What to work on: Print the lines of the records below exactly, starting with the line that contains "Is the bush" and going on through the last line of the records, leaving out the pictures.

Supplied data:
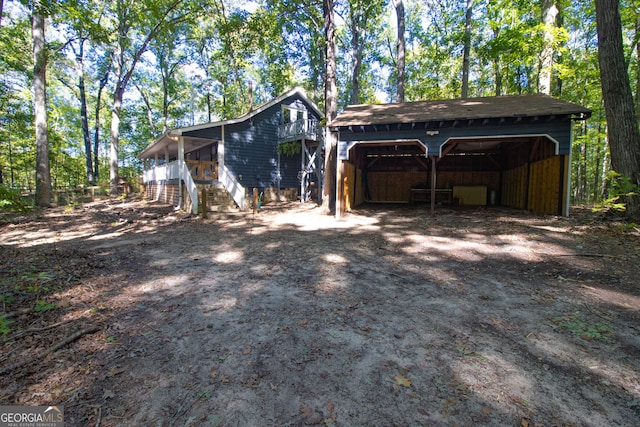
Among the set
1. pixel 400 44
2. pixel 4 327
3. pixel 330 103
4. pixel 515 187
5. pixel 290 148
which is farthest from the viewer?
pixel 290 148

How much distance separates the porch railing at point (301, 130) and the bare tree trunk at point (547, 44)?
11429 mm

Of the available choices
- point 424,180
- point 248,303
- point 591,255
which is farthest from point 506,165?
point 248,303

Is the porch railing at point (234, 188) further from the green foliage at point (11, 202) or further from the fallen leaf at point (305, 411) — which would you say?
the fallen leaf at point (305, 411)

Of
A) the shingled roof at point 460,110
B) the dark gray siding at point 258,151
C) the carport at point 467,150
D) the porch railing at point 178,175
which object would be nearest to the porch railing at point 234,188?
the porch railing at point 178,175

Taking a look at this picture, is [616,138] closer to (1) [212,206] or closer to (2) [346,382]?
(2) [346,382]

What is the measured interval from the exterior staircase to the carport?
5.64m

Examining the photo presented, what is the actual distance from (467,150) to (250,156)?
12.7 meters

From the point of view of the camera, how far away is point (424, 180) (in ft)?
56.4

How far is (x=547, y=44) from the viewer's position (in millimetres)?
13125

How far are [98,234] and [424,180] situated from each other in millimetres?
15643

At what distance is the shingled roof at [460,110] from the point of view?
9.38 metres

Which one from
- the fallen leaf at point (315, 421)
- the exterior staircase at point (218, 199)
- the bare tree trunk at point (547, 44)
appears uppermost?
the bare tree trunk at point (547, 44)

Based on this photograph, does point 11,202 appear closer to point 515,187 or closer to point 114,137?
point 515,187

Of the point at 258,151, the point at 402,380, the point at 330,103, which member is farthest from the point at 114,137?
the point at 402,380
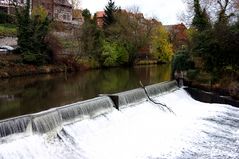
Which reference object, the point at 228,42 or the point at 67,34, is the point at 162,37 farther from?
the point at 228,42

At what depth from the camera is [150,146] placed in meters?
12.7

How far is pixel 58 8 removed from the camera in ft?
174

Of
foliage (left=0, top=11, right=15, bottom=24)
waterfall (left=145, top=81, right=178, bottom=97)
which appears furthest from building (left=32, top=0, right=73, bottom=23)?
waterfall (left=145, top=81, right=178, bottom=97)

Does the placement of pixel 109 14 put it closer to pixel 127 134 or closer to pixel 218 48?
pixel 218 48

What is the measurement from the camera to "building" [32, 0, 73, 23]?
48.4m

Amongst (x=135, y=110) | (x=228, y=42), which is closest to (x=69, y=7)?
(x=228, y=42)

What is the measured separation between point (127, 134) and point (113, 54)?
28.4m

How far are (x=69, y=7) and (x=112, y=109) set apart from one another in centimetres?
4284

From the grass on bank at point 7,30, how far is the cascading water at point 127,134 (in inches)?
999

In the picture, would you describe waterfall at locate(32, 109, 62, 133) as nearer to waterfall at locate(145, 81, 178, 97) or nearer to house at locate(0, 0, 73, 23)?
waterfall at locate(145, 81, 178, 97)

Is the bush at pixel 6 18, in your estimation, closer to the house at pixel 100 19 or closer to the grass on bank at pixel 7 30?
the grass on bank at pixel 7 30

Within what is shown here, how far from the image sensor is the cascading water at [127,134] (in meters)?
11.1

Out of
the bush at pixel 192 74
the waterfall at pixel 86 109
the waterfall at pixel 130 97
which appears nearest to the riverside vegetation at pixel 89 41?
the bush at pixel 192 74

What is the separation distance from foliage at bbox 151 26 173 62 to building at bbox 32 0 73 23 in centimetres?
1297
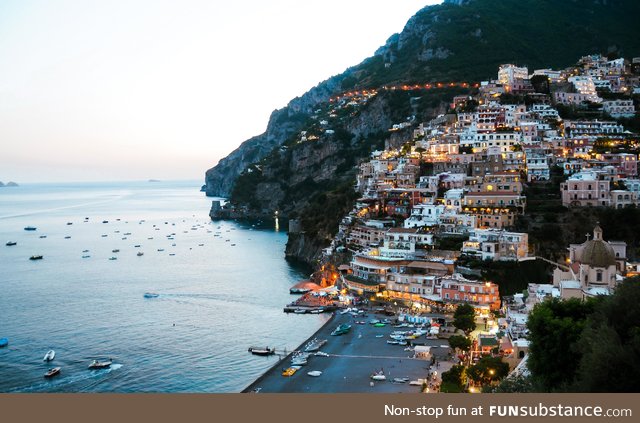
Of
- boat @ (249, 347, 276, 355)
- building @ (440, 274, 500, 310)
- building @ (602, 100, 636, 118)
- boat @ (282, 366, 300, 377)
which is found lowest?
boat @ (249, 347, 276, 355)

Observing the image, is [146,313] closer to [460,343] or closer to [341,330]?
[341,330]

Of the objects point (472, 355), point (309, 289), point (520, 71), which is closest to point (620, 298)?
point (472, 355)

Answer for this exercise:
Is the bush at pixel 6 18, in your estimation, closer to the house at pixel 100 19 or closer to the grass on bank at pixel 7 30?
the grass on bank at pixel 7 30

Within what is shown here, how far from the image sensor is the cascading water at [127,134] (in meters)?
11.1

Out of
the bush at pixel 192 74
the waterfall at pixel 86 109
the waterfall at pixel 130 97
which appears nearest to the riverside vegetation at pixel 89 41?
the bush at pixel 192 74

What is the separation distance from foliage at bbox 151 26 173 62 to building at bbox 32 0 73 23 in centimetres?
1297
Of
- boat @ (249, 347, 276, 355)
- building @ (440, 274, 500, 310)
- building @ (602, 100, 636, 118)
- boat @ (282, 366, 300, 377)
which is found lowest?
boat @ (249, 347, 276, 355)

Observing the image, is [146,313] closer to [460,343] or closer to [341,330]?
[341,330]

Of the objects point (472, 355), point (309, 289), point (520, 71), which is closest to point (620, 298)?
point (472, 355)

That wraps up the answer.